The list includes 14 nations that have been flagged as “countries of particular concern”. These include nine countries that the State Department designated as CPCs last December — Myanmar, China, Eritrea, Iran, North Korea, Pakistan, Saudi Arabia, Tajikistan and Turkmenistan — as well as five others — India, Nigeria, Russia, Syria, and Vietnam.

 

The annual report makes a mention of the Citizenship Amendment Act (CAA) and Assam’s National Register of Citizens (NRC). It adds that the “BJP leaders have continued to advocate for nation-wide NRC” and coupled with the CAA “Muslims alone would bear the indignities and consequences of potential statelessness”.

The USCIRF has recommended that the US government impose targeted sanctions on “Indian government agencies and officials responsible for severe violations of religious freedom by freezing those individuals’ assets and/or barring their entry into the United States”.

While discussing India, USCIRF Chair Tony Perkins said, “We are seeing impunity for violence by non-state actors committed against religious minorities.”

Expressing deep disappointment, Vice-Chair Nadine Maenza said “perhaps the steepest and most alarming deterioration in religious freedom conditions was in India, the largest democracy in the world”.

 

This is the first time in more than 15 years that India has been designated a “country of particular concern”. In fact, the 2006 Annual Report had appreciated the “positive developments” in affecting freedom of religion.
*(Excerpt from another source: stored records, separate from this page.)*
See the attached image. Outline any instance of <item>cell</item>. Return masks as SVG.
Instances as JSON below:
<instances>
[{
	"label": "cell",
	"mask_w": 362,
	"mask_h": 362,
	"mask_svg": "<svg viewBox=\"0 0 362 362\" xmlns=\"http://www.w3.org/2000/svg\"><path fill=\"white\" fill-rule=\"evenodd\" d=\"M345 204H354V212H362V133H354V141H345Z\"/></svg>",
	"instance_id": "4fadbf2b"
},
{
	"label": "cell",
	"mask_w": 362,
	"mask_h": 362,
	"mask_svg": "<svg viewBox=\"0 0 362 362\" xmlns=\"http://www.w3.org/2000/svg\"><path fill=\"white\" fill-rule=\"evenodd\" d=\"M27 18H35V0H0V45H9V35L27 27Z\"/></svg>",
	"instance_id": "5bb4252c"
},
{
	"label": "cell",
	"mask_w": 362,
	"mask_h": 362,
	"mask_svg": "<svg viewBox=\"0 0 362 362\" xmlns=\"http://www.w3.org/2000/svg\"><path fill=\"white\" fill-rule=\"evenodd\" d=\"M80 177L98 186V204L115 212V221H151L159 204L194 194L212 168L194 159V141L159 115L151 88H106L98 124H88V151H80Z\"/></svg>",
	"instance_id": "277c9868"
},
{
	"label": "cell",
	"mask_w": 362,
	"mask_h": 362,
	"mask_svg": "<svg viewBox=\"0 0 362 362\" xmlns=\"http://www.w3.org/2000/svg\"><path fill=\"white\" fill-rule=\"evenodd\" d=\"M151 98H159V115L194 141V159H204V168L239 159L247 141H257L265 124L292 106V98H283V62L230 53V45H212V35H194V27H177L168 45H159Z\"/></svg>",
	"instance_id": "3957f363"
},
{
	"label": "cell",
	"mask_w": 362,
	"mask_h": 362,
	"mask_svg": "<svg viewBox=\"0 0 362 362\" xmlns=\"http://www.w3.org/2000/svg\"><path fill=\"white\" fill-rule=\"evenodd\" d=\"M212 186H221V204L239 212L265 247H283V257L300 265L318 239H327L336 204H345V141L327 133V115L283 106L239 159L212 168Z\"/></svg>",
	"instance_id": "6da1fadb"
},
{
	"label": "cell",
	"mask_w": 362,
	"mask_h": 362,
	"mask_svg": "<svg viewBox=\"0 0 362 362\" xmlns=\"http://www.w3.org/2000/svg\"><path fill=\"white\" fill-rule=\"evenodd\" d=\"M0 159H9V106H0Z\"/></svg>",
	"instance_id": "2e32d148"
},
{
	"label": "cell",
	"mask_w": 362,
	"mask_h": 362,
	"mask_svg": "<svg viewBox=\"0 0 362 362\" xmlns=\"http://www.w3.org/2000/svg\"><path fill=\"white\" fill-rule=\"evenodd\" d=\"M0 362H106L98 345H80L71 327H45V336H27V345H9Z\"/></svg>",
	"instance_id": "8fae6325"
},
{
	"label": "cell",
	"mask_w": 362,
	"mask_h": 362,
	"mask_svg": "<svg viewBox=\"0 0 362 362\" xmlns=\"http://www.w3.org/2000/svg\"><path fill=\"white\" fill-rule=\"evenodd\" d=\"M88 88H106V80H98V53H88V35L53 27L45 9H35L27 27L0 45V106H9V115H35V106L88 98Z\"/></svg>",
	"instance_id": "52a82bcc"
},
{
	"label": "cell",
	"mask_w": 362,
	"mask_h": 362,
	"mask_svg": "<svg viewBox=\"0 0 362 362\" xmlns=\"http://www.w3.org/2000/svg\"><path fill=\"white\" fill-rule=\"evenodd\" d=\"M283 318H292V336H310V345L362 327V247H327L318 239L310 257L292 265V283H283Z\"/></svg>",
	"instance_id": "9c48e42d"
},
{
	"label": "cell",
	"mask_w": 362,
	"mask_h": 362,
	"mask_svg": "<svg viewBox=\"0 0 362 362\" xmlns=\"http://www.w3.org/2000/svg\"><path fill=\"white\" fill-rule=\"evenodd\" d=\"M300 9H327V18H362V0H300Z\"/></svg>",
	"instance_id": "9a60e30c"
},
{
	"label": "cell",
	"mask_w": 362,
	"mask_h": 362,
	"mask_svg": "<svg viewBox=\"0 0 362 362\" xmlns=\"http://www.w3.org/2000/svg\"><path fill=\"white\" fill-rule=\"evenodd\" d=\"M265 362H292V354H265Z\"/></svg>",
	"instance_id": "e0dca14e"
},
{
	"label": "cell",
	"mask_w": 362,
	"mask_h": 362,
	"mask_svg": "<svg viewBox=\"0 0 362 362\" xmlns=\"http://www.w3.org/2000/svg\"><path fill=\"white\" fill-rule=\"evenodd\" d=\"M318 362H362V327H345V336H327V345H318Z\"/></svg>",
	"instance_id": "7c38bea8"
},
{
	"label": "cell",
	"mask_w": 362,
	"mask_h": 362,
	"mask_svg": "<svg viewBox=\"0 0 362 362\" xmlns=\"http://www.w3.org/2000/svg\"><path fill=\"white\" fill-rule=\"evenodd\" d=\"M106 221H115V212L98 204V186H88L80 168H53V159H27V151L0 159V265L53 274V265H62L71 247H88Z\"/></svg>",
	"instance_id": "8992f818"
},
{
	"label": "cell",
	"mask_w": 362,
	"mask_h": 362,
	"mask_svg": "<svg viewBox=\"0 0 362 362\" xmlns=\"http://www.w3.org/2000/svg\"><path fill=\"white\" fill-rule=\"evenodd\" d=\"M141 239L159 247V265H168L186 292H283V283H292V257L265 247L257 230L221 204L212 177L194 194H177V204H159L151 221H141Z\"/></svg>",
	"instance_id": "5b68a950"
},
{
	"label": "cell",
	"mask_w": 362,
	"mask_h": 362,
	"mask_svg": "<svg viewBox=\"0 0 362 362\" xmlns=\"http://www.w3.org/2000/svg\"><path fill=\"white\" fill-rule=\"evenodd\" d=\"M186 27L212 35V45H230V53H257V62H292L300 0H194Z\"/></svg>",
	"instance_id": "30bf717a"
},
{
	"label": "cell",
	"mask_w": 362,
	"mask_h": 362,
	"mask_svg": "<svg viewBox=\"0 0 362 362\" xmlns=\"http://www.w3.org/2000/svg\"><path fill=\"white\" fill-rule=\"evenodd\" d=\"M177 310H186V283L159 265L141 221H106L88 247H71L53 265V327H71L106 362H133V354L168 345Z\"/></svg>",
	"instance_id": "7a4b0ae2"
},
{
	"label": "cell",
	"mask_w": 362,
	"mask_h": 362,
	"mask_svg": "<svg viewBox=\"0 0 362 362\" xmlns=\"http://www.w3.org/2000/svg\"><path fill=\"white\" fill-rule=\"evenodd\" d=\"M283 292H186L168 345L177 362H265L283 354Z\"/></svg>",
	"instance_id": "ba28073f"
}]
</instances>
The 2013 report had said “there has been no large-scale communal violence against religious minorities in India since 2008”, but had pointed out that in some cases, redressal had been slow and ineffective.
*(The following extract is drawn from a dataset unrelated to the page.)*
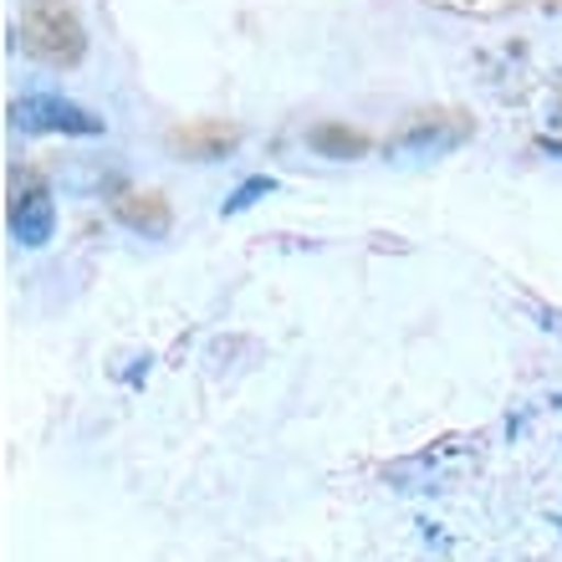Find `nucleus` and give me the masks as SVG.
<instances>
[{"mask_svg":"<svg viewBox=\"0 0 562 562\" xmlns=\"http://www.w3.org/2000/svg\"><path fill=\"white\" fill-rule=\"evenodd\" d=\"M369 562H562V389L373 475Z\"/></svg>","mask_w":562,"mask_h":562,"instance_id":"nucleus-1","label":"nucleus"},{"mask_svg":"<svg viewBox=\"0 0 562 562\" xmlns=\"http://www.w3.org/2000/svg\"><path fill=\"white\" fill-rule=\"evenodd\" d=\"M21 46L46 67H77L88 52V31L61 0H31L21 11Z\"/></svg>","mask_w":562,"mask_h":562,"instance_id":"nucleus-2","label":"nucleus"},{"mask_svg":"<svg viewBox=\"0 0 562 562\" xmlns=\"http://www.w3.org/2000/svg\"><path fill=\"white\" fill-rule=\"evenodd\" d=\"M11 128L21 134H67V138H98L108 128L98 113L67 103L57 92H26L11 103Z\"/></svg>","mask_w":562,"mask_h":562,"instance_id":"nucleus-3","label":"nucleus"},{"mask_svg":"<svg viewBox=\"0 0 562 562\" xmlns=\"http://www.w3.org/2000/svg\"><path fill=\"white\" fill-rule=\"evenodd\" d=\"M52 231H57V205H52V194H46L42 184H21V190L11 194V236L36 251V246L52 240Z\"/></svg>","mask_w":562,"mask_h":562,"instance_id":"nucleus-4","label":"nucleus"},{"mask_svg":"<svg viewBox=\"0 0 562 562\" xmlns=\"http://www.w3.org/2000/svg\"><path fill=\"white\" fill-rule=\"evenodd\" d=\"M119 221H128L134 231H144V236H164V231H169V210H164L159 194H123Z\"/></svg>","mask_w":562,"mask_h":562,"instance_id":"nucleus-5","label":"nucleus"},{"mask_svg":"<svg viewBox=\"0 0 562 562\" xmlns=\"http://www.w3.org/2000/svg\"><path fill=\"white\" fill-rule=\"evenodd\" d=\"M271 190H277V184H271L267 175H261V179H246V184H240V190L231 194V205H225V215H240V210L256 205V200H261V194H271Z\"/></svg>","mask_w":562,"mask_h":562,"instance_id":"nucleus-6","label":"nucleus"},{"mask_svg":"<svg viewBox=\"0 0 562 562\" xmlns=\"http://www.w3.org/2000/svg\"><path fill=\"white\" fill-rule=\"evenodd\" d=\"M312 144H317V148H338V154H358V148H363V138L342 134V128H317V134H312Z\"/></svg>","mask_w":562,"mask_h":562,"instance_id":"nucleus-7","label":"nucleus"}]
</instances>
The annual reports for the last two years have been warning India of a “continued downward trend” with regards to religious tolerance and religious freedom violations.

 

Dissent among commission members

However, two of the nine members have expressed their dissent over the USCIRF recommendation to place India in the CPC. And a third member also expressed his personal view on India.

“I must dissent from the decision of my fellow Commissioners to recommend India, the world’s largest democracy, for designation as a ‘country of particular concern’, or CPC, placing India in a gallery of rogue nations in which it does not belong,” Commissioner Gary L Bauer wrote in his dissent note.

“India does not belong to the same category as authoritarian regimes like China and North Korea. India is the largest democratic nation in the world, where the CAA has been challenged openly by the opposition Congress Party and lawmakers, civil society, and various groups,” said Commissioner Tenzin Dorjee.

 

Established by the US government in 1998 after the inaction of the International Religious Freedom Act, recommendations of the USCIRF are non-binding to the State Department. Traditionally, India does not recognise the USCIRF’s view. For more than a decade, it has denied visas to members of the USCIRF.

India has earlier said the American body on international religious freedom has chosen to be guided only by its biases on a matter on which it has no locus standi.

 

Designation of the CPC is the top-tier recommendation by the USCIRF when it comes to violation of international religious freedom. It is followed by the Special Watch List Countries for severe violations. This year, the USCIRF has recommended 15 countries for placement on the State Department’s Special Watch List (SWL) for severe violations.

In its report, the watchdog also mentioned the communal riots in Delhi in February, alleging there were reports of the Delhi Police, operating under the Home Ministry’s authority, of failing to halt attacks and even directly participating in the violence.

 

India has previously described the comments by the USCIRF and a “few individuals” over violence in the national capital as “factually inaccurate, misleading” and an attempt to politicise the issue.

In his individual views, Commissioner Johnnie Moore said he is gravely concerned that political and inter-communal strife will be further exacerbated by religious tensions, yet he is also heartened that India remains the world’s largest democracy, governed by a pristine constitution, and is also encouraged that this great nation is a tremendous friend and ally of the US.